As Jerry steers us back on our course south-southwest, Mud and Blood fills and expands with a crackle and whip. Impelled by the wind, Hoop picks up speed, heels slightly and settles into a broad reach. Roused by the commotion, Johanna appears in the cockpit.
‘Papa, turn the engine off,’ she says, all tousle haired and haughty. ‘I can’t think.’
‘Whatever you say, my little countess,’ Arno replies, ‘although let me say back in the home country, thinking is not to be encouraged in a lady.’
‘Papa, you are such an old dinosaur. With our fortune and lands all stolen, what is a girl to do except get an education?’ Before her father can reply, she adds, ‘And don’t say find a husband!’
Bending to Johanna’s will to make his own life easier, Arno stops the engines. From the noise of pumping pistons to the gentle ripple of sails, there is a moment of transformation as diesel fumes evaporate and the elements take over. Using only nature’s wind and a big spread of canvas, Hoop shows a lively turn of speed.
‘Now she’s talking,’ I mutter, relishing the sensation as waves glance off the hull with a sound like chattering children. Looking down the deck, I see Lucie sheeting in the main using a powerful winch. She has control over the boat, moving quickly between instinctive tasks until all the well-trimmed sails almost transforms Hoop from a motor sailor into a racing yacht. Exuding a spirit of independence and self-belief, Lucie then takes over the helm from Jerry. She’s authentic and windblown, a poster girl for a feminist manifesto.

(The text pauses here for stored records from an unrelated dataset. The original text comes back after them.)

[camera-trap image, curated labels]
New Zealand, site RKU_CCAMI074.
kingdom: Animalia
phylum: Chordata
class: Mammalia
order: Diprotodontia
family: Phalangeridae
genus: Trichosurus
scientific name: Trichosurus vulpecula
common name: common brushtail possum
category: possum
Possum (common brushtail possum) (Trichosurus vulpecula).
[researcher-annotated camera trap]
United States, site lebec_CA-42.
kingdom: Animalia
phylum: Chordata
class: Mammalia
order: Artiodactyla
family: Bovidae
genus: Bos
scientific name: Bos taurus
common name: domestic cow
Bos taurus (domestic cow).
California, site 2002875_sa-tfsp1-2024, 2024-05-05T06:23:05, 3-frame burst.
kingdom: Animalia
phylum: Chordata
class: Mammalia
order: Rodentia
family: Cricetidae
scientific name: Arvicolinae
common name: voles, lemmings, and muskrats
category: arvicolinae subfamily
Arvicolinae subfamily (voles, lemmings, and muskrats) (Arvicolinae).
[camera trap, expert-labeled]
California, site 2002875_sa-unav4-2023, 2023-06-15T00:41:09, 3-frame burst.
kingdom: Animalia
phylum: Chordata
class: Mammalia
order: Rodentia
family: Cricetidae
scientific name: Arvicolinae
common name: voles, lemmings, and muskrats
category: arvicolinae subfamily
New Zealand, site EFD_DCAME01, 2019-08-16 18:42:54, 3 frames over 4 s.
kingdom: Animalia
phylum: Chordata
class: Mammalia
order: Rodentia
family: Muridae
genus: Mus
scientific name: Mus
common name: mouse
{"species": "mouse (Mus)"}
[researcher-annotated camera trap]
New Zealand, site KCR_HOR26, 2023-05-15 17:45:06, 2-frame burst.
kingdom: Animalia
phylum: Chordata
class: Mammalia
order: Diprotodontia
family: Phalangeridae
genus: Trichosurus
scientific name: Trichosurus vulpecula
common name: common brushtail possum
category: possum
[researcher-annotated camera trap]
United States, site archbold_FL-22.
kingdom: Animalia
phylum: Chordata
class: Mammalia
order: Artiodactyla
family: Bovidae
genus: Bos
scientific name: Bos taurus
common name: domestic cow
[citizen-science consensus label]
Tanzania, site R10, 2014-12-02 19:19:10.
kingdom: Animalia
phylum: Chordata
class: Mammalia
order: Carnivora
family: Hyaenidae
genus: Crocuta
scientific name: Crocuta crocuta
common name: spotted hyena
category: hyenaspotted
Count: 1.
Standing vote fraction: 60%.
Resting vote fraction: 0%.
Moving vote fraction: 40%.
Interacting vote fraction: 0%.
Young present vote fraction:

Soon she calls me up to feel of how Hoop performs under sail. I look around to familiarise myself with the new surroundings. Under a protective windscreen are the gimbal compass, indicators of depth and speed, as well as the engine controls. A fold-down seat allows whoever is on the watch to stand or sit at the helm. With good all-around visibility Hoop’s cockpit is higher than the deck and few areas of a ship have more uses than the cockpit of an offshore sailboat, be it lounging about on a quiet day at anchor or handling a fast-moving situation at sea. After an hour’s excitement and exhilaration at handling her, I go below, leaving fifty imperial tons of pedigree sailboat in Lucie’s capable hands. If Freddy Fate is dealing me cards today, he’s come up trumps.